● Problem set:
- A) In the dual phase steel excerpt, what temperature range is given for the intercritic temperature from which the steel is suddenly cooled?
- B) Which patents does the dual phase steel excerpt cite as disclosing methods for obtaining dual phase steel strip by hot rolling?

● Document excerpt:

▬▬▬

[0001] The present invention is directed to a hot rolled dual phase steel strip, having
features similar to those of a corresponding cold rolled dual phase steel strip.
[0002] Low carbon steel strips of the dual phase type (ferrite-martensite) are known, being
cold rolled, which have special geometrical, and metallurgical features, as well as
relating to planarity and deformability, so as to render the same particularly adapted
to the production of pressed or cut pieces requiring very strict tolerances, particularly
when designed for the car manufacturing industry with a thickness of more than 1.0
mm.
[0003] It is also known that the dual phase steel strip obtained by hot rolling, such as
according to the method disclosed in patents EP 0019193, EP 0072867, US 4790889 and
US 4561910, do not show features of quality, particularly relating to their cold workability,
that can be considered comparable with those of dual phase steel strips obtained by
cold rolling.
[0004] A basic feature for this product, especially when it is intended to form structural
portions in the car industry field, is in fact the tendency to be cold shaped, as
well as a good mechanical resistance being fit to absorb shocks as a consequence of
the crash tests recently developed in the car industry. It has been found that these
steels must show a microstructure mainly formed of ferrite and, as a slightest portion,
of martensite or bainite, i.e. a structure of high hardness that can be obtained by
suddenly cooling the steel from an intercritic temperature comprised between 700 and
800°C. This way the residual austenite enriched with carbon is converted into martensite
or bainite, giving rise to grains formed of very hard and brittle needle-shaped structures
which, when inserted in a much softer ferritic matrix allow cold shaping of pieces,
even of complex shape, being present in a very low percentage, never higher than 20%
(martensite) and 30% (bainite).

▬▬▬

● Supplied material:
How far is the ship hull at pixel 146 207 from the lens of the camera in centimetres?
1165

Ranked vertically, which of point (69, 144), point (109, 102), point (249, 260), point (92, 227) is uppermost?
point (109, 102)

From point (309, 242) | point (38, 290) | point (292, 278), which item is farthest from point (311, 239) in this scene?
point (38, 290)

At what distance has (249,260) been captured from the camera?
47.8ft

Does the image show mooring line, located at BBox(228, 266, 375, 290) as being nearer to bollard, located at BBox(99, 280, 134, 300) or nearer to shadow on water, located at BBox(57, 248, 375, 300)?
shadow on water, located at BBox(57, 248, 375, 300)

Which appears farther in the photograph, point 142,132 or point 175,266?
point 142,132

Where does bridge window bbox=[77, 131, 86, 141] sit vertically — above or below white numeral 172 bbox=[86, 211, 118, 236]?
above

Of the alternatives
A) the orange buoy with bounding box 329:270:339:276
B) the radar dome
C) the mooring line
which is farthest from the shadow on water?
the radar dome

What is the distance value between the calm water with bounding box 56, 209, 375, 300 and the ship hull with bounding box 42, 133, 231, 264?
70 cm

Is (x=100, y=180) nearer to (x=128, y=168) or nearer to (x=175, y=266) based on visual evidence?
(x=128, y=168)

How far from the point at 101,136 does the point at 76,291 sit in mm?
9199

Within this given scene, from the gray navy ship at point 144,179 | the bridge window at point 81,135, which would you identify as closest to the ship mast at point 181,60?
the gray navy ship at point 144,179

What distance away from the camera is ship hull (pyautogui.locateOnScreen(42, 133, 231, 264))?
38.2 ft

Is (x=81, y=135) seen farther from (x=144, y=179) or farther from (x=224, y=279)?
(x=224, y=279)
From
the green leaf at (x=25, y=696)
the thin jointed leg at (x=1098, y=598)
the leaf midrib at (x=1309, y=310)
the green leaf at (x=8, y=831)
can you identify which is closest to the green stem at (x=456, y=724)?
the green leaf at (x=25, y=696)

▬▬▬

● Solutions below:
- A) Between 700 and 800°C.

- B) EP 0019193, EP 0072867, US 4790889, US 4561910